Waarom doen we de dingen zoals we ze doen?
Waarom hebben we jaarklassen, een centraal eindexamen en lange zomervakanties? Waarom gebruiken we standaard lesmethodes en gaan we uit van gemiddelden? Waarom geven we huiswerk? Waarom cijfers? En waarom ligt de focus op cognitieve ontwikkeling?
We gaan ervan uit dat er goed is nagedacht over ons onderwijssysteem, over wat een ‘goed onderwijssysteem’ is en dat het gebaseerd is op wat ‘het juiste’ is voor de ontwikkeling van de mens. Maar is dat wel zo? Of laten we ons vooral leiden door patronen en gewoonten?
Het onderwijs is in beweging, gedreven door een sterke behoefte om dingen anders te doen, om beter aan te sluiten bij wat kinderen en jongeren nodig hebben, bij wat de samenleving nodig heeft, bij nieuwe inzichten uit de wetenschap en bij waarden die veranderen. Verspreid over heel het land ontstaan daarom nieuwe vormen van onderwijs op basis van uitgesproken visies, waarin onderwijs radicaal anders vorm krijgt. Tegelijkertijd zijn ook veel bestaande scholen hard op zoek naar creatieve oplossingen en manieren om binnen het huidige systeem hun onderwijs anders in te richten.

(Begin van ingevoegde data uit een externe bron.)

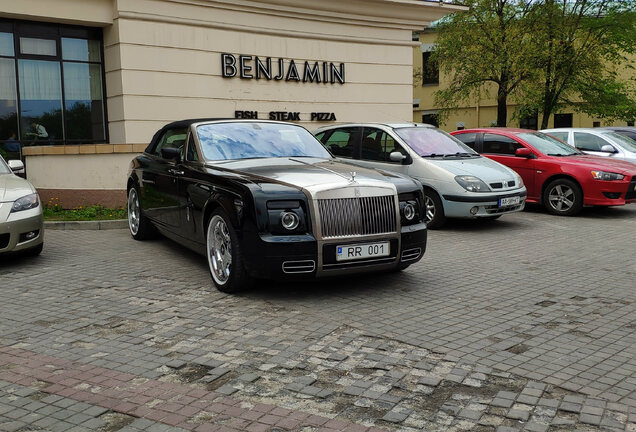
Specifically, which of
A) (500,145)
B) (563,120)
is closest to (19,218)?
(500,145)

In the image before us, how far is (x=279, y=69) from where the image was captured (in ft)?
53.5

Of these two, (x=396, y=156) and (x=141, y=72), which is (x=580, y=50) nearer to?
(x=141, y=72)

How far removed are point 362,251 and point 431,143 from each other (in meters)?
5.67

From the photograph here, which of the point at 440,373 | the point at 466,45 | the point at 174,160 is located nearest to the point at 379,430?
the point at 440,373

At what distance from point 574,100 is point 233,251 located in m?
33.4

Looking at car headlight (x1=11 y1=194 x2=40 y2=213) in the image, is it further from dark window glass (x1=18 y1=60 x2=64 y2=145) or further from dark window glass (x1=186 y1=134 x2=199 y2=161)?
dark window glass (x1=18 y1=60 x2=64 y2=145)

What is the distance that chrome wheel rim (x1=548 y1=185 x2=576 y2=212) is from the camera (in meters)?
12.3

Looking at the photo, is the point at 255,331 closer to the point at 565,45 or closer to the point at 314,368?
the point at 314,368

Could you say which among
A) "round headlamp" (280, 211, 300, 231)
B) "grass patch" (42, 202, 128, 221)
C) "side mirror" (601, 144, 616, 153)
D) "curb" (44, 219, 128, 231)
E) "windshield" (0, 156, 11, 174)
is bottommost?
"curb" (44, 219, 128, 231)

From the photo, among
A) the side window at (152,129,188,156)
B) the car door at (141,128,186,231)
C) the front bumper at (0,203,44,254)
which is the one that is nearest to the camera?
the front bumper at (0,203,44,254)

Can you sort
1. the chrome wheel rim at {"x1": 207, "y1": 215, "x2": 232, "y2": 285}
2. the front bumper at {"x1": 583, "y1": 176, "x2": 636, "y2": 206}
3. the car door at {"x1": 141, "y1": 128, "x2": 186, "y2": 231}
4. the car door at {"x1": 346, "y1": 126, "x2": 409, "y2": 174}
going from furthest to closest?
the front bumper at {"x1": 583, "y1": 176, "x2": 636, "y2": 206}, the car door at {"x1": 346, "y1": 126, "x2": 409, "y2": 174}, the car door at {"x1": 141, "y1": 128, "x2": 186, "y2": 231}, the chrome wheel rim at {"x1": 207, "y1": 215, "x2": 232, "y2": 285}

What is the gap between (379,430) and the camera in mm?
3531

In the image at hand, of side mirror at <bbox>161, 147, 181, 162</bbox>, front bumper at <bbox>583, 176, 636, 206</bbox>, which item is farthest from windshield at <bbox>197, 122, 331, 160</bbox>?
front bumper at <bbox>583, 176, 636, 206</bbox>

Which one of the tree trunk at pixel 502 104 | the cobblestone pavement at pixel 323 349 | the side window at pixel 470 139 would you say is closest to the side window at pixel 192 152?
the cobblestone pavement at pixel 323 349
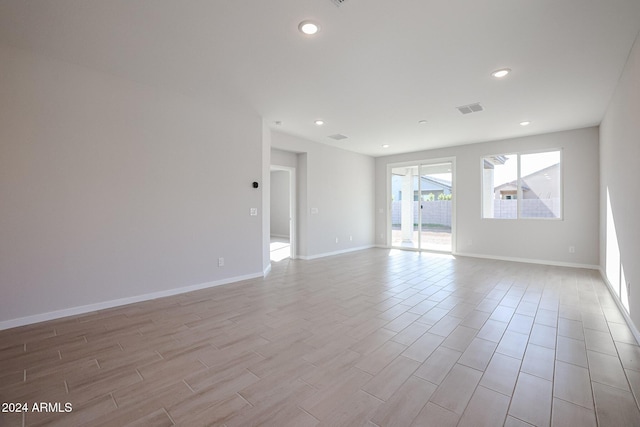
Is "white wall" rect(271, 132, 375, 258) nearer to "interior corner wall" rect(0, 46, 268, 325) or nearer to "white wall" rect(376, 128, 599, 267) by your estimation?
"white wall" rect(376, 128, 599, 267)

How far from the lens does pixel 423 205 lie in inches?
308

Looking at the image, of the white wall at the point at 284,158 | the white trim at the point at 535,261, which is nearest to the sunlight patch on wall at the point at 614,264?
the white trim at the point at 535,261

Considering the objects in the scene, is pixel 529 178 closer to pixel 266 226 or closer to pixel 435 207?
pixel 435 207

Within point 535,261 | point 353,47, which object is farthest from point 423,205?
point 353,47

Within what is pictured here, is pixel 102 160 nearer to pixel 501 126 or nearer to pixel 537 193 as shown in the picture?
pixel 501 126

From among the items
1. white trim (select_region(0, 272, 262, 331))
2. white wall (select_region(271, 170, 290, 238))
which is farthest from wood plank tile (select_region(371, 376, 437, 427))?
white wall (select_region(271, 170, 290, 238))

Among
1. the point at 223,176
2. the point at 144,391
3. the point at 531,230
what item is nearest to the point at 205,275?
the point at 223,176

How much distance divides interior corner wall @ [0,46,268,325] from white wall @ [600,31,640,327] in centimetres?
469

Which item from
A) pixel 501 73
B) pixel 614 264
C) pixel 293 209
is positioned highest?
pixel 501 73

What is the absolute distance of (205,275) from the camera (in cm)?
426

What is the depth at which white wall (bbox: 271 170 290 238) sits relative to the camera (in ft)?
37.1

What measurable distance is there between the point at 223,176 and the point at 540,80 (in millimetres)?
4499

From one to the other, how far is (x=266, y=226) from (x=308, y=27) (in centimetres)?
343

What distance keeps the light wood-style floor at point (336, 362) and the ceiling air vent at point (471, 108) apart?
9.25 ft
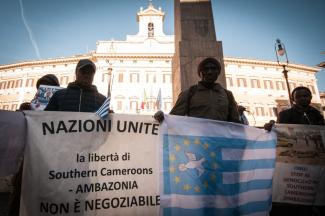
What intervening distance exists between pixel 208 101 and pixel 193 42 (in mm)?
3024

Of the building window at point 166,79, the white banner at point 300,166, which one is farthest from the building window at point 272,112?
the white banner at point 300,166

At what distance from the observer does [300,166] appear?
3209 mm

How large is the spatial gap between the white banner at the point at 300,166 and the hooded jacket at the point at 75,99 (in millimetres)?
2542

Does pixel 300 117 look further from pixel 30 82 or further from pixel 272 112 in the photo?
pixel 30 82

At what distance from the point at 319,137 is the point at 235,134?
1.47 metres

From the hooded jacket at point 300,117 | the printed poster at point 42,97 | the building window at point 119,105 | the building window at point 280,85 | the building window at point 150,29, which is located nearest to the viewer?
the printed poster at point 42,97

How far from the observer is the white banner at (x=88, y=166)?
2.13 m

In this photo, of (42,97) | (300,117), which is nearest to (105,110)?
(42,97)

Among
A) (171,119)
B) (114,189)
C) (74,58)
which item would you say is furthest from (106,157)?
(74,58)

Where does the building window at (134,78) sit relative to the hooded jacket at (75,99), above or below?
above

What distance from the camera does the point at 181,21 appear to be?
237 inches

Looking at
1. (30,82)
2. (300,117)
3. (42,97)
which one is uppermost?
(30,82)

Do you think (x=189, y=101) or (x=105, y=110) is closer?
(x=105, y=110)

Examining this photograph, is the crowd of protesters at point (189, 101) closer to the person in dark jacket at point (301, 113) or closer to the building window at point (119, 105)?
the person in dark jacket at point (301, 113)
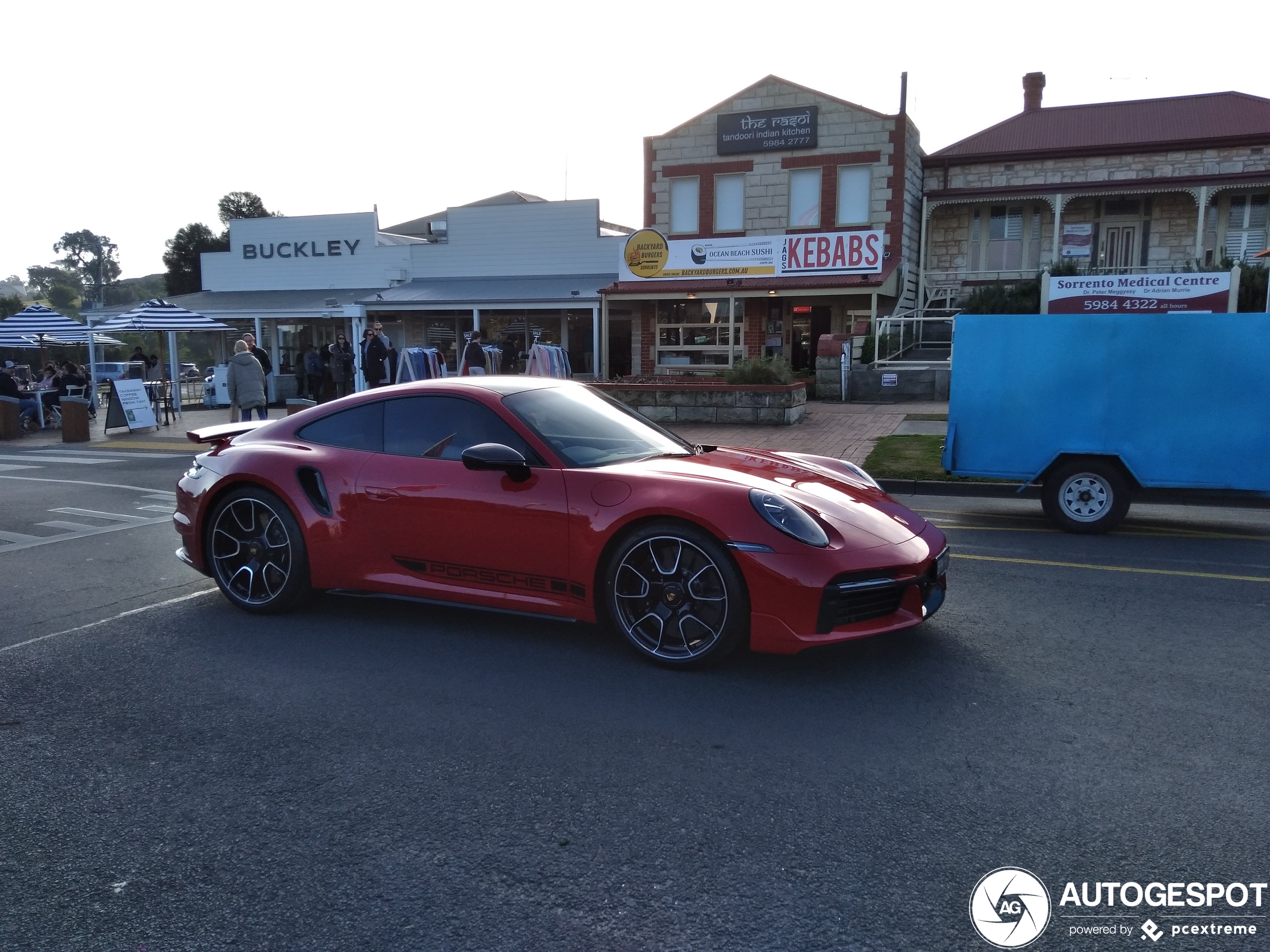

Vorm geven aan nieuw onderwijs vraagt om ruimte: ruimte om te onderzoeken, ruimte om te experimenteren en ruimte in ons denken. Die ruimte ontstaat zodra je met nieuwe ogen naar ons huidige onderwijssysteem kunt kijken. Weten we waarom we de dingen doen zoals we ze doen in het onderwijs?